Delivering slow-release regenerative drugs to the heart

by Nancy Fliesler on May 15, 2012

Surgeons and dentists often use Gelfoam sponges to mop up blood and help stop bleeding. Could they act as drug-eluting devices to grow new heart tissue?

While current heart-attack treatments mainly try to preserve healthy heart tissue, scientists have been finding ways to stimulate growth of new tissue to replace the tissue that’s damaged. They’ve done this either by getting heart muscle cells (cardiomyocytes) to make more copies of themselves, or by stimulating other cells to become cardiomyocytes (one recently reported study, for example, used genetic regulators called microRNAs).

The next challenge lies in getting these regenerative factors into a living patient’s damaged heart tissue — without affecting healthy tissue – and getting the factors to stay in place long enough to work their magic.

A new approach developed at Boston Children’s Hospital, which could be used relatively soon, takes advantage of Gelfoam, a gelatin-based sponge that’s already FDA-approved and has been used by surgeons and dentists for decades.

Cardiologist Bernhard Kühn, MD, and bioengineer Brian Polizzotti, PhD, decided to soak it in a peptide (that is, an abbreviated form) of periostin, a naturally occurring compound derived from the skin around bone. Back in 2007, Kühn’s lab showed that periostin effectively regenerates heart tissue, reduces scarring and improves heart function in rats.

Moving to a large-animal model, Kühn, Polizzotti and colleagues injected the Gelfoam-peptide mixture into the sac that surrounds the heart.  “We used the pericardial sac like a containment center,” Polizzotti says.

The next hurdle was to get the Gelfoam to release the periostin peptide gradually, without the drug being washed away or broken down. To do this, they took advantage of the fact that whenever Gelfoam comes in contact with a body fluid, like that inside the pericardial sac, a clot forms around it. It’s a first-line immune response that shields the body from something that might be harmful. (Though this might sound alarming, the clot never enters a blood vessel so poses no medical risk.)

“We used the body’s innate ability to respond to Gelfoam in this way to encapsulate the drug,” Polizzotti explains. “That enables the drug to be released over time and exert its beneficial effect.”

Using this method, Kühn and Polizzotti were able to prolong the periostin peptide’s release so that it occurred gradually over the course of seven days after a heart attack. The treatment appeared safe: As reported last week in the online journal PLoS One, there was no inflammatory response and no scarring in the heart.
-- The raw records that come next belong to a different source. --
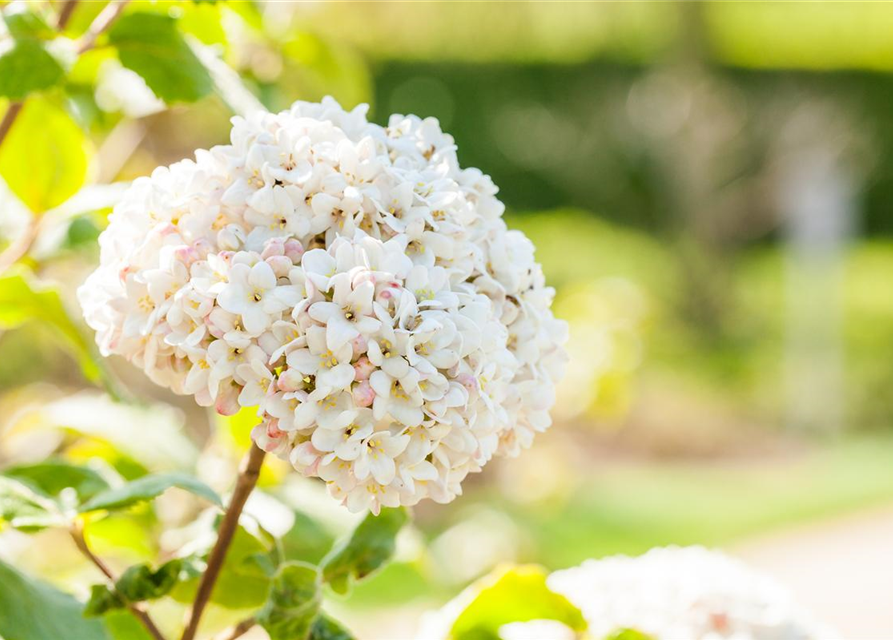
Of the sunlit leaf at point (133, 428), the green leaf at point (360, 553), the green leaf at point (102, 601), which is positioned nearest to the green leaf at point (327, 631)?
the green leaf at point (360, 553)

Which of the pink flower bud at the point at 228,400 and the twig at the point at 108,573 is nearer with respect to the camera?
the pink flower bud at the point at 228,400

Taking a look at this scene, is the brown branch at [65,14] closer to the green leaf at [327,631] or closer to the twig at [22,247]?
the twig at [22,247]

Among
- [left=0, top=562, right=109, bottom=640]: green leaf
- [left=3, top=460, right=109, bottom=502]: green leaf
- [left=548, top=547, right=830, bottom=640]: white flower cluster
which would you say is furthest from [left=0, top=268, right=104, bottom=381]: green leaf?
[left=548, top=547, right=830, bottom=640]: white flower cluster

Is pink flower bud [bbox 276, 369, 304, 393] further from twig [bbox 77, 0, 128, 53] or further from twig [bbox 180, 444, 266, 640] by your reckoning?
twig [bbox 77, 0, 128, 53]

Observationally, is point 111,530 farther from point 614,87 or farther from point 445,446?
point 614,87

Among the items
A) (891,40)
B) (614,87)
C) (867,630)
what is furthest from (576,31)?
(867,630)

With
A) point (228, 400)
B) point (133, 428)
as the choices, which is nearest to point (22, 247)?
point (133, 428)
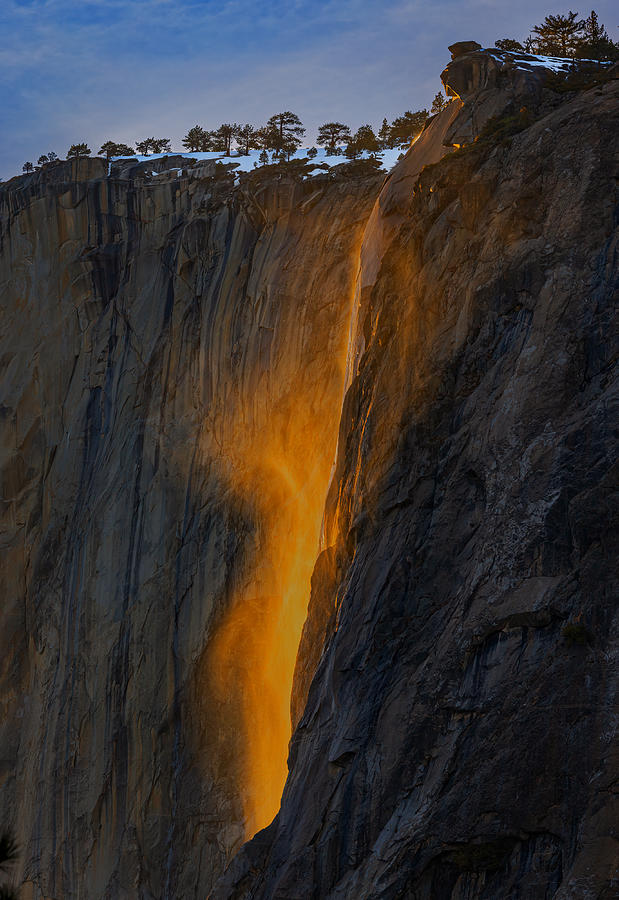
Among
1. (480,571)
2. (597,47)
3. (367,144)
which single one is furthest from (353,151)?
(480,571)

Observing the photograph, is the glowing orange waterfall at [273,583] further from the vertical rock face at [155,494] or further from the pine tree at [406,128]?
the pine tree at [406,128]

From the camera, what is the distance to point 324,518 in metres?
23.2

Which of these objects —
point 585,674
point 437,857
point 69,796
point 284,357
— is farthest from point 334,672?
point 69,796

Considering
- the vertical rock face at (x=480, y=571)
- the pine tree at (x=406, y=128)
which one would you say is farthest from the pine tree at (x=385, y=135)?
the vertical rock face at (x=480, y=571)

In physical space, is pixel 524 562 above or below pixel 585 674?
above

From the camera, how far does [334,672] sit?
17.3 meters

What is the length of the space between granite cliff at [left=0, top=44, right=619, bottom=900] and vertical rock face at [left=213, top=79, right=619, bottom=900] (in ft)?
0.18

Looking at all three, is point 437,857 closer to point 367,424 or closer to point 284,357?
point 367,424

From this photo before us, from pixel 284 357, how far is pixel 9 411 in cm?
1575

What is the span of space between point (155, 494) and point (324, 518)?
44.9 ft

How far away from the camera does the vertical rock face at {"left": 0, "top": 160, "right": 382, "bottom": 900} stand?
30812 mm

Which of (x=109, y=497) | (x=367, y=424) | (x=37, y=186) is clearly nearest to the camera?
(x=367, y=424)

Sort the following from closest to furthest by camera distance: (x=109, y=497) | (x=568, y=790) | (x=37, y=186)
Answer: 1. (x=568, y=790)
2. (x=109, y=497)
3. (x=37, y=186)

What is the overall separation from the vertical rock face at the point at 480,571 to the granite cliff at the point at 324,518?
54 mm
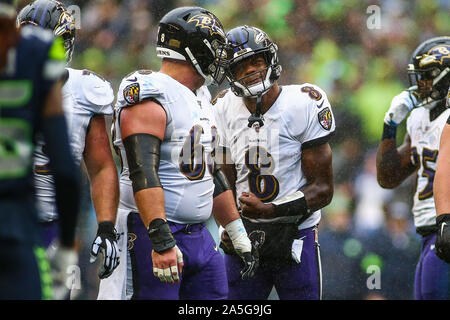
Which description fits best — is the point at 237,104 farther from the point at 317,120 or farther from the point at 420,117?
the point at 420,117

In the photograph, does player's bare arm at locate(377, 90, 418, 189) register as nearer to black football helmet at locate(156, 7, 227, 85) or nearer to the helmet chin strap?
the helmet chin strap


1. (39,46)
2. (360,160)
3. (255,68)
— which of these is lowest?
(360,160)

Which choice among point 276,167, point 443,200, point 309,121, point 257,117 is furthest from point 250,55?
point 443,200

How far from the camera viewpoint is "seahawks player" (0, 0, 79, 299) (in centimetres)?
184

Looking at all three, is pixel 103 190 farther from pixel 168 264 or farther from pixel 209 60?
pixel 209 60

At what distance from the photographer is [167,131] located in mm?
3203

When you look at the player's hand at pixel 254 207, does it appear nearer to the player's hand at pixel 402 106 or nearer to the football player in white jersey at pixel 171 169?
the football player in white jersey at pixel 171 169

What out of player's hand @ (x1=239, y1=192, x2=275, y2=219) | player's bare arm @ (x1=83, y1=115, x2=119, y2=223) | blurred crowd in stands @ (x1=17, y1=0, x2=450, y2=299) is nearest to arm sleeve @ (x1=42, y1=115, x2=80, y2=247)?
player's bare arm @ (x1=83, y1=115, x2=119, y2=223)

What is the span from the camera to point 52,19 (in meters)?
3.46

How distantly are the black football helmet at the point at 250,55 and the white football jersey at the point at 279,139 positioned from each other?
0.45ft

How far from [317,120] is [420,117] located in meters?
0.95

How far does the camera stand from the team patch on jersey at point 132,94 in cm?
314

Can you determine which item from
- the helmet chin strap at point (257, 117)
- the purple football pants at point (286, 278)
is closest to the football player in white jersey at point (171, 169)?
the helmet chin strap at point (257, 117)
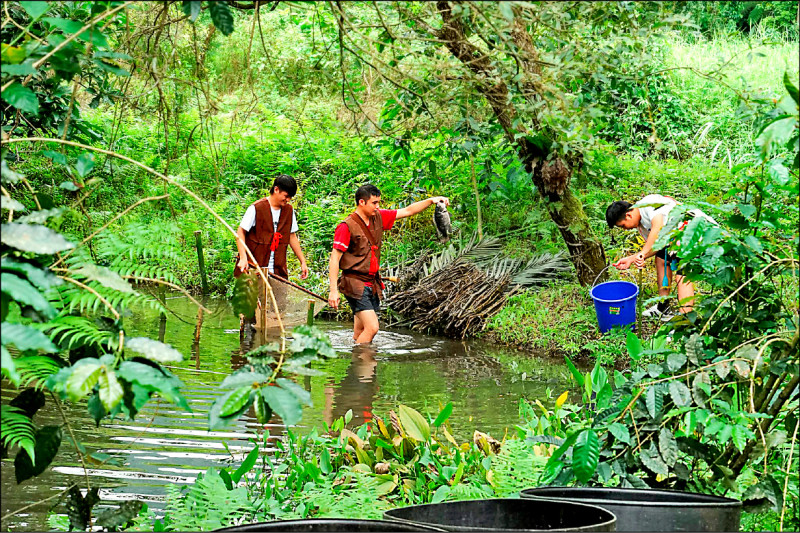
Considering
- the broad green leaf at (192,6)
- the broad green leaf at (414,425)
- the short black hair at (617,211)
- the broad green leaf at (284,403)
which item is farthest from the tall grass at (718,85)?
the broad green leaf at (284,403)

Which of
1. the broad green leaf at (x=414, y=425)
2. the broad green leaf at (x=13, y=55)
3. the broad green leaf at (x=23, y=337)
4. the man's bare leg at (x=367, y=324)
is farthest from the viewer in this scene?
the man's bare leg at (x=367, y=324)

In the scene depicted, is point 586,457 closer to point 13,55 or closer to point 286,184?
point 13,55

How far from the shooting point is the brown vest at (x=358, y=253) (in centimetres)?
878

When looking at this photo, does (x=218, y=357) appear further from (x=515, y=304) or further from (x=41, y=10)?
(x=41, y=10)

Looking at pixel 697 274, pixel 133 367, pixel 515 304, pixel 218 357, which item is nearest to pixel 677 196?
pixel 515 304

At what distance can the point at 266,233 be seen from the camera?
354 inches

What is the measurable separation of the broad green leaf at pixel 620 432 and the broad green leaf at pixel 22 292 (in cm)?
221

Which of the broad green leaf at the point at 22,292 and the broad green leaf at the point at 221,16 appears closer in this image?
the broad green leaf at the point at 22,292

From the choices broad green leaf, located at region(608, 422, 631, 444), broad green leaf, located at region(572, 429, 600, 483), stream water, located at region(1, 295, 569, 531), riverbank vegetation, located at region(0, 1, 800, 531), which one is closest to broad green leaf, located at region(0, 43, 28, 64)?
riverbank vegetation, located at region(0, 1, 800, 531)

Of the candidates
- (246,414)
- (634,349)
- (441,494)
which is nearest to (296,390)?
(634,349)

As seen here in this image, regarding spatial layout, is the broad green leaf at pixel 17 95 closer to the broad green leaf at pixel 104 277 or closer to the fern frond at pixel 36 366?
the broad green leaf at pixel 104 277

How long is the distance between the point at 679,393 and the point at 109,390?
2118 millimetres

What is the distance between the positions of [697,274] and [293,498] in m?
2.16

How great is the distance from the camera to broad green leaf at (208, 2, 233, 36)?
2719mm
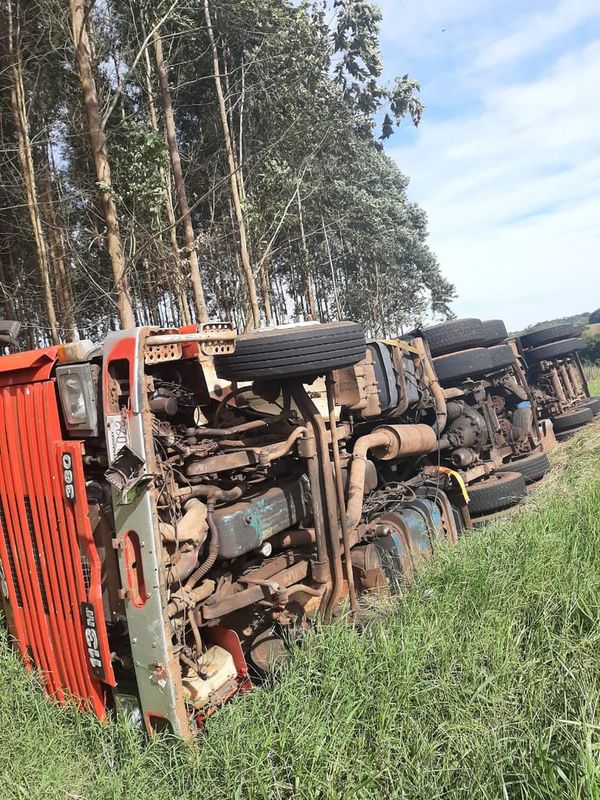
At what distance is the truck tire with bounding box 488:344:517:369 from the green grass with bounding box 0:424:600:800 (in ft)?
11.7

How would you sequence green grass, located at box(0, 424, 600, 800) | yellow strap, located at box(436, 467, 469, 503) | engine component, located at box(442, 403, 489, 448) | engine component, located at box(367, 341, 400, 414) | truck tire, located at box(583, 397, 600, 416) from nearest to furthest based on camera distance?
green grass, located at box(0, 424, 600, 800) → engine component, located at box(367, 341, 400, 414) → yellow strap, located at box(436, 467, 469, 503) → engine component, located at box(442, 403, 489, 448) → truck tire, located at box(583, 397, 600, 416)

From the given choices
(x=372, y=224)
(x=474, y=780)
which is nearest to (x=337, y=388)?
(x=474, y=780)

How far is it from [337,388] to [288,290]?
21.3 meters

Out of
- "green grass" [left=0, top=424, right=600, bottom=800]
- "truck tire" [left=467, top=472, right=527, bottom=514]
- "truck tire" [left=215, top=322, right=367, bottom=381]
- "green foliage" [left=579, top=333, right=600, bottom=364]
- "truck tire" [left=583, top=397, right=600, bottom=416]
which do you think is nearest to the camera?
"green grass" [left=0, top=424, right=600, bottom=800]

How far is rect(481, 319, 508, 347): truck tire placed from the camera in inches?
257

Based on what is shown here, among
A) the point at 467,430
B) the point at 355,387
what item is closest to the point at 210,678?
the point at 355,387

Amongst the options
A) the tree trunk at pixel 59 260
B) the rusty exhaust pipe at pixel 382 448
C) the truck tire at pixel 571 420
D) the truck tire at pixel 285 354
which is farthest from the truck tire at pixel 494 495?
the tree trunk at pixel 59 260

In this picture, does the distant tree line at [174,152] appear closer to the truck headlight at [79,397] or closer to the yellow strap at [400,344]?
the yellow strap at [400,344]

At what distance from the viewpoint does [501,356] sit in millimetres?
6734

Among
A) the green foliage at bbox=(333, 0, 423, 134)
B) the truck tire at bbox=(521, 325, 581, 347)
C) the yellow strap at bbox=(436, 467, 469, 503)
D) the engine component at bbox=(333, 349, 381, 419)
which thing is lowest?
the yellow strap at bbox=(436, 467, 469, 503)

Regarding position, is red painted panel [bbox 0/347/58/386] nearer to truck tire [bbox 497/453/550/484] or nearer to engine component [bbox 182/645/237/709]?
engine component [bbox 182/645/237/709]

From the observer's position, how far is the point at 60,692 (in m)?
2.64

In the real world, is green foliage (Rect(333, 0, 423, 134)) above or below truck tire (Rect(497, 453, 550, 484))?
above

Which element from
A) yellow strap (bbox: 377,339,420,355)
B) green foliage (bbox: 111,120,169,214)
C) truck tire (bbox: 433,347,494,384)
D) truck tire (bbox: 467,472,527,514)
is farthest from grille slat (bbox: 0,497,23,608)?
green foliage (bbox: 111,120,169,214)
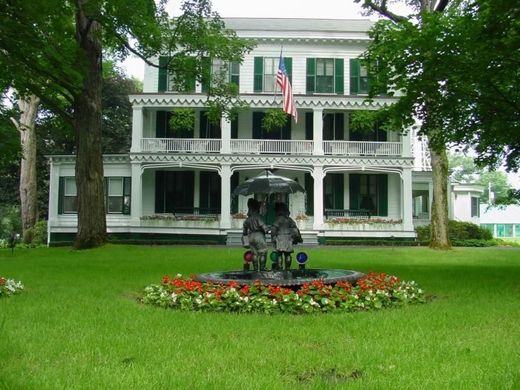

The researchers also showed that the drug diffuses rapidly through injured but not healthy heart tissue, decreasing the potential for adverse reactions. That’s because after a heart attack, the damaged heart muscle becomes more permeable, allowing periostin peptide to diffuse into the injured area.

In practical terms, the most important advantage of this drug-delivery approach is that it uses established medical procedures and FDA-approved devices, clearing some of the hurdles in getting it to heart patients. In the future, Kühn also hopes to use it to strengthen the hearts of children with congenital heart disease.

“Our objective was to demonstrate a clinically translatable strategy for targeted, prolonged release of periostin peptide in the heart,” says Kühn. “Our approach may also serve as a platform for rapid testing of new pharmaceuticals targeting the heart.”